The MDT threads for modifying operations would initialize the value to the hash of the name of the file the operation modifies.
Clients and MDS with other operations would keep hash value as zero in requested locks.
Since the parent lock obtained during modifying metadata operations on MDS is not passed to the client, the is no protocol change.
The ldlm policy descriptor in the wire structure also has enough space to accommodate 64 bits of hash value.
As a result the MDS threads would stop blocking on shared directory operations with the exception of a case where multiple threads attempt to create the same file. This usecase will need to be addressed separately.
Downsides:
The lock resource on MDS corresponding to the parent directory lock in which shared operations are performed will accumulate a lot of locks (one for each modifying name in a dir) and their traversal might become cpu-consuming as number of modification grows.
This problem can be significantly compounded should the Commit on Share (COS) logic be implemented in 1.8 codebase later on as that lets locks in the resource accumulate for several seconds until underlying filesystem commits the transactions instead just for the duration of an RPC round-trip for the rep-ack process.
Still in the absence of COS logic the end-result should be better compared to current behavior as a forward progress could be made on multiple CPUs.
UNMEASURED: large SMP systems need to be tested separately to see how data pingpong between CPUs iterating locks on the resource affects overall performance in the face of a lot of clients doing shared-dire creates/unlinks.
Alternatives:
An approach implemented in 2.0+ code could be adopted where instead of a value in inodebits policy the hash value for the name being modified would be used as part of the resource name. This would totally erase the downsides listed with the first method.
This approach would is like this: for every modifying operation two locks would need to be taken. One exclusive lock with the modified resource to protect against concurrent operations on the same name and the other lock just on the parent resource id in a "semi-shared" way so that multiple MDS threads could obtain compatible locks, but the lock used by clients to guard READDIR pages would be conflicting.
Since all modifying metadata operations would need to take two locks on server now, the obvious downside of this approach is the cpu utilization on MS would grow and metadata operations not done in a shared directory would still be somewhat penalized with the extra lock.
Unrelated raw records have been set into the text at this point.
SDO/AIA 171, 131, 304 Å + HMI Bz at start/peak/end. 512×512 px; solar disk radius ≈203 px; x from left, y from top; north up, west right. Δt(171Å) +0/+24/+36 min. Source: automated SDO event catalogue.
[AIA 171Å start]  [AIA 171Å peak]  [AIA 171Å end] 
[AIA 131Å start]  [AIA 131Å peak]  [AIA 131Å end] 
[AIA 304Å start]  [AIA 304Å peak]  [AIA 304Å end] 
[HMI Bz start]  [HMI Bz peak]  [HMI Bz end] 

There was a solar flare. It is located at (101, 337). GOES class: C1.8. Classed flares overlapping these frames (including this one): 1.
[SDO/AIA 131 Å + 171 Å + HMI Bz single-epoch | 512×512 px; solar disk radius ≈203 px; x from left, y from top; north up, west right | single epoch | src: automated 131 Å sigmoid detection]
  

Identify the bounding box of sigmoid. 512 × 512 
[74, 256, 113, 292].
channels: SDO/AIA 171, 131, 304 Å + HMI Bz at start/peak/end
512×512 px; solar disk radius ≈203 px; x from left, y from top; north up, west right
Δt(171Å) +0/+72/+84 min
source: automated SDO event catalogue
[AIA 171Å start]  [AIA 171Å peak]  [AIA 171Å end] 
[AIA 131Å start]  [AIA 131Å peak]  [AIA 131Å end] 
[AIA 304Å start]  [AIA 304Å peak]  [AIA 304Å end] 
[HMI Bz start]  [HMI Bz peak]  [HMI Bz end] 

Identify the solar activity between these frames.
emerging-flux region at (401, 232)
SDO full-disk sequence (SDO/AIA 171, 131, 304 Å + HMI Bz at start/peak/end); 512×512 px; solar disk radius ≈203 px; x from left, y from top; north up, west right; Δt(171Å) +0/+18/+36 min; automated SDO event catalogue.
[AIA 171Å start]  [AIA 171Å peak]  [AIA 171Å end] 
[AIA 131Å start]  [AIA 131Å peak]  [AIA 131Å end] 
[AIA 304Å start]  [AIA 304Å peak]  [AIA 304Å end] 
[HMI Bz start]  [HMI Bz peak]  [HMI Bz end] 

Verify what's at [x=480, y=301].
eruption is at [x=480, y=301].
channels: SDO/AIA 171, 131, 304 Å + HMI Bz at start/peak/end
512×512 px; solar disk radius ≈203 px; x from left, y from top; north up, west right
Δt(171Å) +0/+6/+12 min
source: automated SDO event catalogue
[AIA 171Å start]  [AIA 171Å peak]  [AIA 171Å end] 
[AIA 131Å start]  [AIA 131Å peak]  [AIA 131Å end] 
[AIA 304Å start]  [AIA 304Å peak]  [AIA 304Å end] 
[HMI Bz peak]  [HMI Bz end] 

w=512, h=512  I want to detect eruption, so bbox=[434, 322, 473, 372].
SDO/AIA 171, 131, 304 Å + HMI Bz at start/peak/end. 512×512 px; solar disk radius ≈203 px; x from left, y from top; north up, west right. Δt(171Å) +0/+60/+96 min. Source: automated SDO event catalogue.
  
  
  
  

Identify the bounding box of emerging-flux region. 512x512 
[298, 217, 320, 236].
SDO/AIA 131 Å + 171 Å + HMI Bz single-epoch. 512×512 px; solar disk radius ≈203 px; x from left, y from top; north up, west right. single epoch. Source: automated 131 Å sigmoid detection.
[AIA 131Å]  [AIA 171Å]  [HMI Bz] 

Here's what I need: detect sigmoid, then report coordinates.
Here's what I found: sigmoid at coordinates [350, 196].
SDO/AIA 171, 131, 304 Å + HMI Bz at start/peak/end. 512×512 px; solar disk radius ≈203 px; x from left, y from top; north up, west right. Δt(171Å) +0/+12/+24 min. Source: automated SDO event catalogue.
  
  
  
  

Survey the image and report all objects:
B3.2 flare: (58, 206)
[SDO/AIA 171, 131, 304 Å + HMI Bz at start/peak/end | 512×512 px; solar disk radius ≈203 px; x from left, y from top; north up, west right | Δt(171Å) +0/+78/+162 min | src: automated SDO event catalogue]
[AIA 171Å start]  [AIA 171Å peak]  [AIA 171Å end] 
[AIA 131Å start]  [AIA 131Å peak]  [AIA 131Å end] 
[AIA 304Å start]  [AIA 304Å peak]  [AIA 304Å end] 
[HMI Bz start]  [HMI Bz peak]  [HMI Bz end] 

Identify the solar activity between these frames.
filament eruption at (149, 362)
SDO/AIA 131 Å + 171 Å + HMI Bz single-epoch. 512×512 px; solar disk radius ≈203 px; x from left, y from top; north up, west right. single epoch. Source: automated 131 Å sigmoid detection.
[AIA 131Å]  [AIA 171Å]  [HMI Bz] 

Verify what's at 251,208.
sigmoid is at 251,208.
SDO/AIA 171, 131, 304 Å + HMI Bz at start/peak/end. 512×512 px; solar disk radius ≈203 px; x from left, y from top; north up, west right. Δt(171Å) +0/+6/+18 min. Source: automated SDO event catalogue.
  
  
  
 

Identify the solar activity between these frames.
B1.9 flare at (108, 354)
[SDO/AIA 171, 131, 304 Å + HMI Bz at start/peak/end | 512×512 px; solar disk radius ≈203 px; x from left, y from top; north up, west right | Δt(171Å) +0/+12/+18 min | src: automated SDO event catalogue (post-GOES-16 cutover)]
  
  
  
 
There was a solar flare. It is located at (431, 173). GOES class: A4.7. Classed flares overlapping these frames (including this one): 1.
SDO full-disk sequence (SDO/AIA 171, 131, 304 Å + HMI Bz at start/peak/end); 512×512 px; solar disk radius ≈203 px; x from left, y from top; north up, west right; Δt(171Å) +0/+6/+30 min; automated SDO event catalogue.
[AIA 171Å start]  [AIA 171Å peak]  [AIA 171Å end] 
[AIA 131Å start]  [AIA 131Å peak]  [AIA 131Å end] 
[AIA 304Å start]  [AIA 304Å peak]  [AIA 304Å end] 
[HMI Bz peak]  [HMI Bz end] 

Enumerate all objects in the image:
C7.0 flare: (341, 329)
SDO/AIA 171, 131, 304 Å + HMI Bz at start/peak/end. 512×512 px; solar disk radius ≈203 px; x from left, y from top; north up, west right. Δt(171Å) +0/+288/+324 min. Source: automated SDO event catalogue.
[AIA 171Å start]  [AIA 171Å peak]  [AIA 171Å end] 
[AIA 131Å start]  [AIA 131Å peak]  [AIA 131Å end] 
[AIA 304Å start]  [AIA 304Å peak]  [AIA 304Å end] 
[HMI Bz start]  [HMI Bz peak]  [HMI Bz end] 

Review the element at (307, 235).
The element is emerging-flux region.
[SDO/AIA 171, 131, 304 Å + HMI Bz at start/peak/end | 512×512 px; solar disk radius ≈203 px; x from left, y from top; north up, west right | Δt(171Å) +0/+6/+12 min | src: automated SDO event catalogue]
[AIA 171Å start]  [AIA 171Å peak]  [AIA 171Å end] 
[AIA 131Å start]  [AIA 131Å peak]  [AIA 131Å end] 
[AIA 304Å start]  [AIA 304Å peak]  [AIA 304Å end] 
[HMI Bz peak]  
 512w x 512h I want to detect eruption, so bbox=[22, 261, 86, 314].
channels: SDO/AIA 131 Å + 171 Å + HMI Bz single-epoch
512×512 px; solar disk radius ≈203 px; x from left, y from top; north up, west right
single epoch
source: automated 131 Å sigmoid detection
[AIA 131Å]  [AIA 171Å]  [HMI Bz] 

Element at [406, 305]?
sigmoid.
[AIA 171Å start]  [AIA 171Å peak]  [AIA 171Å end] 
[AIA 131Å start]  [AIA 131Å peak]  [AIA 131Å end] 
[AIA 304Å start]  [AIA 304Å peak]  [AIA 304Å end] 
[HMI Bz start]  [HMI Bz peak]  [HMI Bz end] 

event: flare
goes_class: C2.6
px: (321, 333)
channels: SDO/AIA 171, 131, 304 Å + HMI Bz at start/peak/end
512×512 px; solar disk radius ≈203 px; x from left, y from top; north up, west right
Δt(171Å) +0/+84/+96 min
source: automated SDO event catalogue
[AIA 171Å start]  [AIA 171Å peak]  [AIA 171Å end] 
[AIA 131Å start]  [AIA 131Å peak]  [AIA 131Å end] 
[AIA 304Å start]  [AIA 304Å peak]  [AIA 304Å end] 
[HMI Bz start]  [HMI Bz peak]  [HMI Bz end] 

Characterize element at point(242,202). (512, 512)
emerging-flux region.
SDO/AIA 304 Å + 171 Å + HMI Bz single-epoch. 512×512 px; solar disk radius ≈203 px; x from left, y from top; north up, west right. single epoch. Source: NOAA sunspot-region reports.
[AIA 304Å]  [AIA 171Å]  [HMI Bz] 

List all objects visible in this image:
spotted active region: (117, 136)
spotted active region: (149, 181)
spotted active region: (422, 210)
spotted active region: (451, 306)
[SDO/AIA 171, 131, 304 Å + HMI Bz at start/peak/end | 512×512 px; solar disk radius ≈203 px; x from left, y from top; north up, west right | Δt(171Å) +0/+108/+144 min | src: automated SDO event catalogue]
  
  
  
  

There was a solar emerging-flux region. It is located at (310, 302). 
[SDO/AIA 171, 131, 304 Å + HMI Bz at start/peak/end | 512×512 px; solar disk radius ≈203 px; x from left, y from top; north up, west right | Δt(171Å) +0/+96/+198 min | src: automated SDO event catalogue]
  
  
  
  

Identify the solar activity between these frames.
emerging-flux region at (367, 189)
UNMEASURED: but possible that on large SMP systems the overhead from cpu data and spinlock-pingpong in case of shared-dir modifications might be quite substantial.
Protocol compatibility for this alternative approach is still not a concern since clients currently obtain PR lock on the parent directory, and so if the server threads to use CW lock on the parent dir, they would not be conflicting between themselves, but would conflict with PR locks held by clients.
Out of scope:
Modification of vfs and backend filesystem allowing parallel processing of multiple modifying requests within a single directory in parallel. (so called pdirops patch).
Useful information:
ldlm modifications outlined for the 1st approach are implemented in bug 21660 (patch id 30074) for 2.0 codebase that should be pretty similar to 1.8 in ldlm area.